_What needs to be done_
Your output should be every line below, copied exactly.

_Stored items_
=-=-=

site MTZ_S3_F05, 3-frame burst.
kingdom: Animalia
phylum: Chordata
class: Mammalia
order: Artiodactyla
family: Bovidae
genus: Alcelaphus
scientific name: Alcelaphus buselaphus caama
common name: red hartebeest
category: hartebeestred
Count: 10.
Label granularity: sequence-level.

=-=-=

_Your solution_
site MTZ_S3_F05, 3-frame burst.
kingdom: Animalia
phylum: Chordata
class: Mammalia
order: Artiodactyla
family: Bovidae
genus: Alcelaphus
scientific name: Alcelaphus buselaphus caama
common name: red hartebeest
category: hartebeestred
Count: 10.
Label granularity: sequence-level.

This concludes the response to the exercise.